How many times have I thought to myself
“Who would have ever imagined this would have gone on so long?”
“Never in a million years would I thought we would still be here in September” “Is this just it? A new normal?”
COVID hit our global community somewhat like a tidal wave except that in natural disasters the impact is hard and immediate and we quickly learn of the devastation that has been left.
We react to immediate threat and suffer the consequences of trauma in its wake. Natural disasters are considered to be “Big T” traumas. They fall into the category of a single, traumatic event that can leave a survivor of the event with symptoms associated with Post Traumatic Stress Disorder, or PTSD.
“Small t” traumas on the other hand are more ongoing adverse life events related to abusive relationship, repeated loss or lack of safety etc. “Small t” traumas are not centred around one specific traumatic occurrence (although some individuals may have
“Big T” traumas alongside their “small t” traumas). They are often not life threatening but do threaten our sense of safety.
The question then is what is COVID? A medium T trauma?
Life as we know it has been completely uprooted, people have been displaced, lost jobs, needed to vacate their homes, have feared losing or have actually lost loved ones. People have been separated from the people they love and all they know.
COVID has taken away our sense of safety, a trust in the predictability of the world, our comforts and security.
It sounds like the effects of a BIG T trauma but yet it goes on, and on and on.
Endlessly.
Arghhh.
When people experience danger or natural disasters, their parasympathetic system is triggered. This is our natural survival instinct. Cortisol rushes through our system and we act as we should in the face of danger. When we are in danger, it isn’t exactly the time to eat, sleep or connect with our friends. It is all hands on deck… Save your soul!
The problem is that COVID actually presents a real threat. It is a virus. It is making people sick. People can perceive public places as dangerous because they can be.
The danger is real, it is not an illusion and yet it isn’t quite as immediate as a tsunami bearing down on you.
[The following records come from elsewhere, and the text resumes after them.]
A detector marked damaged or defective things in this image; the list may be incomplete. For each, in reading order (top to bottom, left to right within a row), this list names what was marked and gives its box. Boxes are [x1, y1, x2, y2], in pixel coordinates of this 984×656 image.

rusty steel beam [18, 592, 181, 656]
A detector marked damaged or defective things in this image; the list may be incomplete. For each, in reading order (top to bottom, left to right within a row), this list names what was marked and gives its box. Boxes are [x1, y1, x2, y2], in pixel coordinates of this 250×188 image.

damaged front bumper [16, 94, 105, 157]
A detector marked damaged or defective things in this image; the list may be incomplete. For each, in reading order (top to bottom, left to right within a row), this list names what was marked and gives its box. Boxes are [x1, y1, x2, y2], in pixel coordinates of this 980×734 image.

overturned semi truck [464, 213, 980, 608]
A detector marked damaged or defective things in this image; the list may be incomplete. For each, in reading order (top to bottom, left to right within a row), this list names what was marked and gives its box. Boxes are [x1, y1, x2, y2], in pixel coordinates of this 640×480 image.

It isn’t immediately life threatening but indeed has the capacity to be.
What a mess.
And then day after day, month after month, we feel under threat in public places. We hear numbers and death tolls rising which isn’t exactly soothing.
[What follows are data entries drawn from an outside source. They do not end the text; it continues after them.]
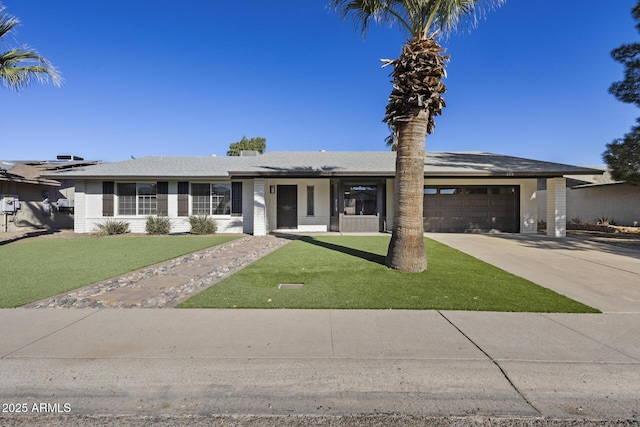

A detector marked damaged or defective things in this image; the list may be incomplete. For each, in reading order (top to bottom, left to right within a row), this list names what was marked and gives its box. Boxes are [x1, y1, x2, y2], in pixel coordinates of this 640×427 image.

sidewalk crack [438, 310, 544, 418]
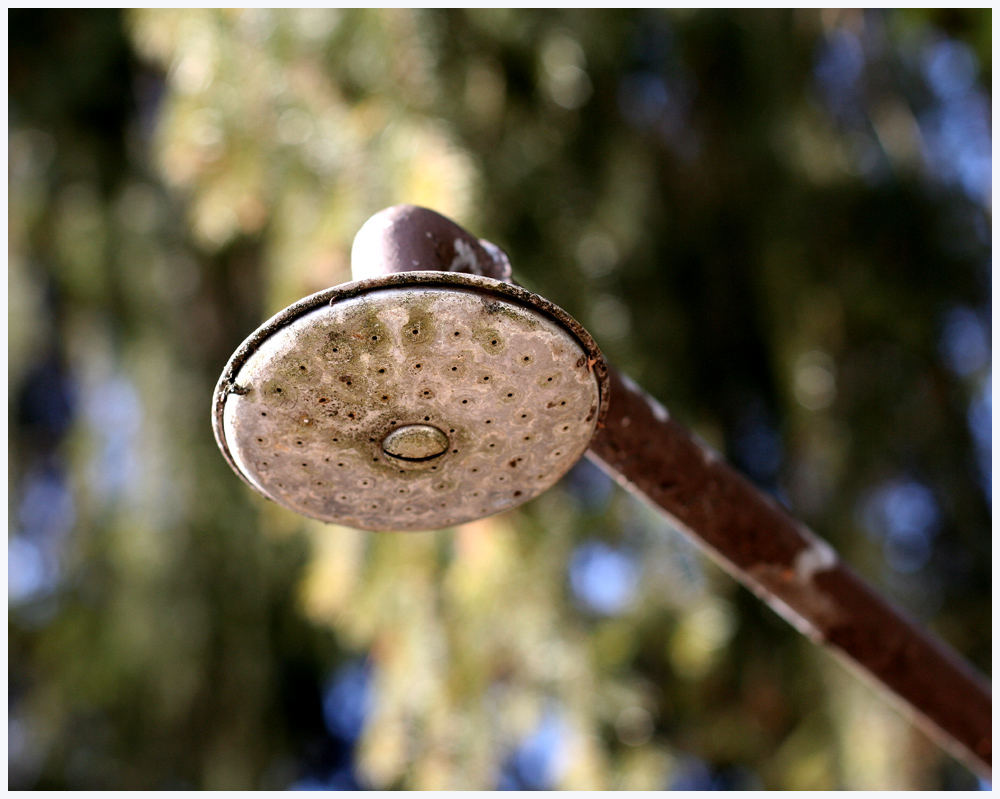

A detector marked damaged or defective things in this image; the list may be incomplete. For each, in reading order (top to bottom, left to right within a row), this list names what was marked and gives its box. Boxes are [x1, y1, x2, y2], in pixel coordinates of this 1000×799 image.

corroded metal surface [215, 274, 604, 532]
rusty metal pipe [348, 203, 988, 780]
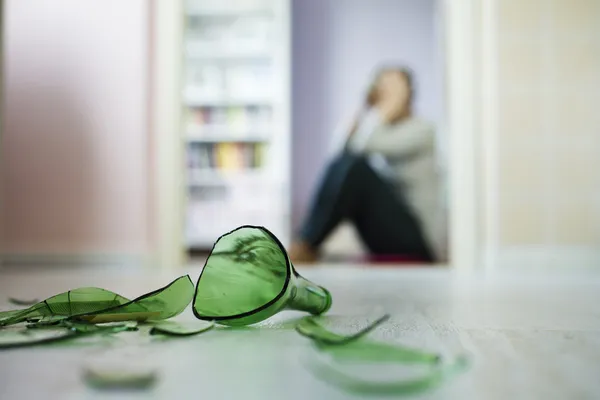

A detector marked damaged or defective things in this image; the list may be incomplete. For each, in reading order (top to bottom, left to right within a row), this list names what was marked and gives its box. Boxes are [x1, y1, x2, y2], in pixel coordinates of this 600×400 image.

broken green bottle [193, 225, 330, 324]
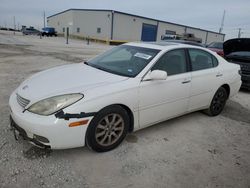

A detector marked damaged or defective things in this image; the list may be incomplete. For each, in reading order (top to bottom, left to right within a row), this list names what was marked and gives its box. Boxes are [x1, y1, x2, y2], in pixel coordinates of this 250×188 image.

damaged vehicle [8, 41, 241, 152]
damaged vehicle [224, 38, 250, 89]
We deal with the impact of displacement, helplessness and separation and our body reacts to it, whether we explicitly notice it or not. Cortisol (our stress hormone) constantly courses through our systems.
After 7 months of this “joy”, we are understandably exhausted. Our coping resources are depleted. The fight or flight mechanism that kept us going as we trouble-shot in the beginning just to “survive” is not supposed to be activated for an extended period.
It feels like after the initial months of fighting to survive this craziness, people are recognising just how exhausted they actually are.
And then low and behold, a new school year begins. New kids, new classrooms, new structures but energies…. Emmmmm… not quite replenished to say the least.
How then do we find a way to thrive not just survive, to transition from our highly aroused stress mode, to a more settled way to accept a new normal that is the outcome of an ongoing trauma.
We need to think of the parameters that are likely to be effected by cortisol and start retraining our bodies there:
Let’s take this week to remind ourselves that we are still grounded and safer than our body is telling us we are. Let’s taking proactive steps to lower our cortisol levels and slow things down.
The transition from just surviving to thriving is the goal but it takes time and conscious effort. No time like today to start!